Michael McFadyen's Scuba Diving - Henry Leith
The town of Madang is often called the "prettiest town" in the whole Pacific. I must say that I agree with this description as it is very beautiful and ideally located on the shores of Madang Harbour, a harbour that comes close to Sydney Harbour in terms of size, protection and beauty. Numerous parks, lagoons and creeks are found in and around the town and there are plenty of trees that add to its appeal. To the north there are three other harbours, Nagada, Mililat and Sek Harbours. In reality, these are really just parts of the one, huge harbour protected from the open ocean (not that there is any real big seas) by a barrier reef and a number of small islands. The vast majority of the diving here is carried out in and around these harbours.
|Les Caterson and Tim Rigg|
above the bow of the Henry Leith
On my 1996 dive trip to Madang in Papua New Guinea, I was able to dive four wrecks, ranging from recently scuttled vessels to one over 50 years old.
At the northern end of Nagada Harbour there are a couple of islands, the smallest of which is Wangat (or Wangad or Wonad) Island. This is located only metres inside the barrier reef. The island is very small, it only takes a few minutes to walk across it. Located off this island are a couple of very interesting wrecks. One is the wreck of a North American B-25D Mitchell light bomber which is off the southern end of the island. Off the south-western corner of the island is the wreck of the Henry Leith. Originally a 32 metre long coastal freighter, I have not been able to find much about this ship yet. All I know is that it was sailed from Sydney in 1969 for Lae (where it was to be used) and that it broke down and was towed to the Russell Islands by a Japanese boat. In the 1970s or 1980s it was purchased for one kina by Kevin Baldwin and scuttled by him and Bob Halstead as a dive site. It is perfectly placed in terms of depth and location.
Maximum depth on the wreck is about 20 metres on the sand under the stern. The deck is about 16 metres and it is 18 metres inside the three holds. The shallowest part is the bridge which is about 14 metres.
|Eddy Labour goes through a hatchway|
Starting from the bow you will see that it is a very square bow, with no rake at all. It is not too far to the bridge area and this area is very broken up from rust and by now (2005) may have collapsed totally. The other superstructure is also very rusted and may also be gone by now.
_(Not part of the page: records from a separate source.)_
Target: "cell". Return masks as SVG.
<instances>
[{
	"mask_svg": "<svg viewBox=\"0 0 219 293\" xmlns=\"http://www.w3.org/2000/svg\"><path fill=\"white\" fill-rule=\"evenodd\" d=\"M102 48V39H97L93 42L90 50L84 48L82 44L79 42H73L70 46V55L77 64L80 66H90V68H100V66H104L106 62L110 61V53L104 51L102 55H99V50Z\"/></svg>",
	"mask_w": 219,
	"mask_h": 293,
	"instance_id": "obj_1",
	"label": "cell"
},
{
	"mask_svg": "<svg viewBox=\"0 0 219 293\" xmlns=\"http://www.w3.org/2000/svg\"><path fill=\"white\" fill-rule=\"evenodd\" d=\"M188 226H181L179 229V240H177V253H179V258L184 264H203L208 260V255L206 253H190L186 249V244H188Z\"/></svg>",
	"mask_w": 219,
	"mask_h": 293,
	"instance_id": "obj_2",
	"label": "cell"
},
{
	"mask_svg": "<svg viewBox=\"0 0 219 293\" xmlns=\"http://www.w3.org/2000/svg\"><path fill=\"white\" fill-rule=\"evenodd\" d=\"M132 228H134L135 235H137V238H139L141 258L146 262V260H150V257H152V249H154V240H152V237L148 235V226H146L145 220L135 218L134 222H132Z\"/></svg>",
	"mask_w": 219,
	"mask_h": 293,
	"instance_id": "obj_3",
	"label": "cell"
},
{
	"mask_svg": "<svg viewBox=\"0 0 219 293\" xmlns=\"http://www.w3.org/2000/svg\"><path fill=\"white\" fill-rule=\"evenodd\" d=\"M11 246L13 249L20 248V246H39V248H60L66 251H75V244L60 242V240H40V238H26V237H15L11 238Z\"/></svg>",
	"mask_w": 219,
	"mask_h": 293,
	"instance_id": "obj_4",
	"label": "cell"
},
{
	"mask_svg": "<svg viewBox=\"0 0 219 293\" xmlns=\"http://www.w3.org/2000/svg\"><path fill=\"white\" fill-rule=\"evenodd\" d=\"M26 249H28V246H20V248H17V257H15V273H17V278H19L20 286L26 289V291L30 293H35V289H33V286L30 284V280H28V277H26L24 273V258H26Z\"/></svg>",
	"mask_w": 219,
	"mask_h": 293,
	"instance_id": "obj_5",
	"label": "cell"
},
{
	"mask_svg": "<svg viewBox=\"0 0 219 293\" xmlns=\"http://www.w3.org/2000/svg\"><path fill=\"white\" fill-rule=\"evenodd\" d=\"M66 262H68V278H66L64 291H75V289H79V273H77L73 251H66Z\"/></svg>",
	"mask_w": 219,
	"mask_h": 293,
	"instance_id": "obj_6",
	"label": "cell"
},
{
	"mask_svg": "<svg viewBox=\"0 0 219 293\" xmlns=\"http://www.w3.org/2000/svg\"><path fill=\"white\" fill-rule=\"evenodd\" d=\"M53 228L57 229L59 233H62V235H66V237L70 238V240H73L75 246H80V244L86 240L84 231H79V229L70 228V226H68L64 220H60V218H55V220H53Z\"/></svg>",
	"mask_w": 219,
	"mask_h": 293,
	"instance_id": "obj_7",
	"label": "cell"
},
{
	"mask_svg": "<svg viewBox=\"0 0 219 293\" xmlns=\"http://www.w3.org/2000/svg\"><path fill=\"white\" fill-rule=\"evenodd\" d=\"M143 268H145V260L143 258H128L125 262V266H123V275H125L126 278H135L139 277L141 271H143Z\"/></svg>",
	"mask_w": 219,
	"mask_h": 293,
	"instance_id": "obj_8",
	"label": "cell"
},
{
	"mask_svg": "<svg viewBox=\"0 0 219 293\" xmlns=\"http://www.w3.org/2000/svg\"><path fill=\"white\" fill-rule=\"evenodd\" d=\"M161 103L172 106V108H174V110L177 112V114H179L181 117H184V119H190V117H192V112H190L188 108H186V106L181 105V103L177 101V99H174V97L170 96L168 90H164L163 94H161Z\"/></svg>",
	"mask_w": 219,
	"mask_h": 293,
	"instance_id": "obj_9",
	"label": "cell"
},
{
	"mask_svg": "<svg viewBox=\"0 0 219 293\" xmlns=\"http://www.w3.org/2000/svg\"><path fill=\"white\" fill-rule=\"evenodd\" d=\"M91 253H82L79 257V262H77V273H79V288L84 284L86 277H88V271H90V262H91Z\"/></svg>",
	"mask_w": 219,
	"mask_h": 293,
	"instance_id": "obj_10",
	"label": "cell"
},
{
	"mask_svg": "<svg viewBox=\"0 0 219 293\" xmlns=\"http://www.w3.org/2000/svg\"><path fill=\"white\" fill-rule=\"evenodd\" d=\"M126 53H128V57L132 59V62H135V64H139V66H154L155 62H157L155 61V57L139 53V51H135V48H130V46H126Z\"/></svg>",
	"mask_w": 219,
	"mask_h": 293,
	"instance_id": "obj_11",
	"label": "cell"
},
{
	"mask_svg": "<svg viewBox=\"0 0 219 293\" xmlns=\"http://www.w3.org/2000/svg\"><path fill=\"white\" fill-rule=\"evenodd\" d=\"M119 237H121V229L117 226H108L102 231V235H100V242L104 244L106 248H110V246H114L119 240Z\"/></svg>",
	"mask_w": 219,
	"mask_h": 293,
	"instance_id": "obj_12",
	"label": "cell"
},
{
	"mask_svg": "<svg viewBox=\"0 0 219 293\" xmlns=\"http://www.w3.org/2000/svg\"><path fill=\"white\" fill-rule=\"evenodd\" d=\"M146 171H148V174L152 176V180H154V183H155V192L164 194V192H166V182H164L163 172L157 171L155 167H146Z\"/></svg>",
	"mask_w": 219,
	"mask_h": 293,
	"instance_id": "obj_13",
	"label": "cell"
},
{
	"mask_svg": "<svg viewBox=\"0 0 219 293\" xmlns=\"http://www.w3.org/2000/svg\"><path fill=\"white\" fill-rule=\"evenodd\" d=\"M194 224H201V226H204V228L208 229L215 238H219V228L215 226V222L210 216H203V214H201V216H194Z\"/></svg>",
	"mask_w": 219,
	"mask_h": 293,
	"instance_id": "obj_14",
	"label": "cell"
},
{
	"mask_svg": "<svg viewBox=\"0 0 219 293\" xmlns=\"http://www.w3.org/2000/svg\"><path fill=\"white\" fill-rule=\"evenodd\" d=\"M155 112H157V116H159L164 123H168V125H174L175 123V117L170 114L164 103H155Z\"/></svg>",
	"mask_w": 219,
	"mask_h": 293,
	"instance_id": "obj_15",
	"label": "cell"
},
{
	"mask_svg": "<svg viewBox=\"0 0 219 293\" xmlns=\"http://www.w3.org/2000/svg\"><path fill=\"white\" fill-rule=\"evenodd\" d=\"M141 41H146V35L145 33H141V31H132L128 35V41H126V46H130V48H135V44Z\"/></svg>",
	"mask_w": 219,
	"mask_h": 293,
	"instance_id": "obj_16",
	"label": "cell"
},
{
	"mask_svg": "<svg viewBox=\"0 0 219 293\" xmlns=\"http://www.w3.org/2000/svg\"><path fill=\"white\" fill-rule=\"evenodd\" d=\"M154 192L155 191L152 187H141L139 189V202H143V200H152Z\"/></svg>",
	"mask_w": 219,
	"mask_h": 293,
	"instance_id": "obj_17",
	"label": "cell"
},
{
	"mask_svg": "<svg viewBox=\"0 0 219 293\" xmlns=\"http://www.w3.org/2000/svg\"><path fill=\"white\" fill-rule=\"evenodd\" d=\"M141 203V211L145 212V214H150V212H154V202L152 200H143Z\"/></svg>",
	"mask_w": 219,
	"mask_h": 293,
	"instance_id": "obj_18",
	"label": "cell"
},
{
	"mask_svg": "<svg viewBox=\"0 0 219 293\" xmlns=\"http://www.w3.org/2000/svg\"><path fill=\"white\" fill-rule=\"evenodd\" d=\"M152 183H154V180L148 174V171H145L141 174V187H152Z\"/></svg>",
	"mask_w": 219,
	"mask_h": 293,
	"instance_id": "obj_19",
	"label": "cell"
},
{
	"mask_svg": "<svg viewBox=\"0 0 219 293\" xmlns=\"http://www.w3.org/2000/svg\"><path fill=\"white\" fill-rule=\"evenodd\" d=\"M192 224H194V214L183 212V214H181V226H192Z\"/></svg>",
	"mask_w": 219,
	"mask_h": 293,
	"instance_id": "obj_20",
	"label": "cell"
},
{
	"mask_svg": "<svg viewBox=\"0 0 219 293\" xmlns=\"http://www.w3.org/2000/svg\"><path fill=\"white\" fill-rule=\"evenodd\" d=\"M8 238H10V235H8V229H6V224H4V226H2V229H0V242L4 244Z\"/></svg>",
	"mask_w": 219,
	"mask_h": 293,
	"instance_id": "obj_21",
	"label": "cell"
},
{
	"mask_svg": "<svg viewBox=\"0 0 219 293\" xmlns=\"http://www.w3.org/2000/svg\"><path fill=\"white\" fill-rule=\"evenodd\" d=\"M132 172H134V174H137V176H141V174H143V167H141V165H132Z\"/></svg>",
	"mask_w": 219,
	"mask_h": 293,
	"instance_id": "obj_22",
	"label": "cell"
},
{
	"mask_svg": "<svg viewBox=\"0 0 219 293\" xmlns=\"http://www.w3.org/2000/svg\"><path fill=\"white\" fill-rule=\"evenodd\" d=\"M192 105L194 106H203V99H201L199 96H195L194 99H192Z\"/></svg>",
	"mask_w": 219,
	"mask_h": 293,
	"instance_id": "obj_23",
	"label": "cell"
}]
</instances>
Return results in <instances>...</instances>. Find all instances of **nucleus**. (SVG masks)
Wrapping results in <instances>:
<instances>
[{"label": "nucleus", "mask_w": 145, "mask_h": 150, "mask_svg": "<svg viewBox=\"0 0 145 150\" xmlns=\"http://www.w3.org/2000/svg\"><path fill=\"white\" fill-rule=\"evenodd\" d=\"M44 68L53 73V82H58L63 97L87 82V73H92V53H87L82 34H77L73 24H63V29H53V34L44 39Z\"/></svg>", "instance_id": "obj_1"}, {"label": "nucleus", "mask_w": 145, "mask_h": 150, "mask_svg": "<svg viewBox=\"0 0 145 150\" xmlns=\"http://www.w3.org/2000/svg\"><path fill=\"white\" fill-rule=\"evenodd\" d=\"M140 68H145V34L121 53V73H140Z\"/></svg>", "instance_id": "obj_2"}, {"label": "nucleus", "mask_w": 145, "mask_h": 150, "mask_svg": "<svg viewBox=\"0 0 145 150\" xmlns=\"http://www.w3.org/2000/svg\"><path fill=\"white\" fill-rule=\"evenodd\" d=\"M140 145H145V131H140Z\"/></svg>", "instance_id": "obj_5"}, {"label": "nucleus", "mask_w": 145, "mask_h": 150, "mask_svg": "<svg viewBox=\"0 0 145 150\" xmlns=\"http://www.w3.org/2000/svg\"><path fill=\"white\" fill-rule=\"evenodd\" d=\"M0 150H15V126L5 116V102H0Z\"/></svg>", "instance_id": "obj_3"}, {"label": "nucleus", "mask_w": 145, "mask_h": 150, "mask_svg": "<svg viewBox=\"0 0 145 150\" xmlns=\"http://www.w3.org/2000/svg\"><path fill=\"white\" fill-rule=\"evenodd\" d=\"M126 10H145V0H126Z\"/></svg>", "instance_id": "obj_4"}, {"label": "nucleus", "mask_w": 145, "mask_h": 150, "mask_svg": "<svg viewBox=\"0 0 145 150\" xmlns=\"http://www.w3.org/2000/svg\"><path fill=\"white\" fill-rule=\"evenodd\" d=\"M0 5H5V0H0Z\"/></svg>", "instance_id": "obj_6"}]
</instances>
As you swim along the deck or sides you will see that there are some extremely nice soft corals, sea whips, gorgonias, sponges and anemones all over the deck and hull. As well, the fishlife is quite good, with numerous firefish, coral trout, trevally, wrasses and triggerfish swimming in, over and around the wreck. At the stern, there are some excellent hard corals (only small) but the smaller fishlife is really prolific.
Under the stern you will see the rudder and the prop shaft hole. There is no prop, it was obviously removed prior to scuttling.
|The prop shaft hole of the Henry Leith|
From here you can explore the inside of the wreck. There is a lot to see on the wreck, the holds and engine room. Since I am writing this many years after the event, I cannot remember the exact details of the inside, but you can enter the engine room from a number of spots, including the holds, the upper deck and from inside the superstructure. I cannot even remember if the engine was still inside, although I assume that it was there. You can penetrate the wreck in safety, although commonsense must be used. A great second dive.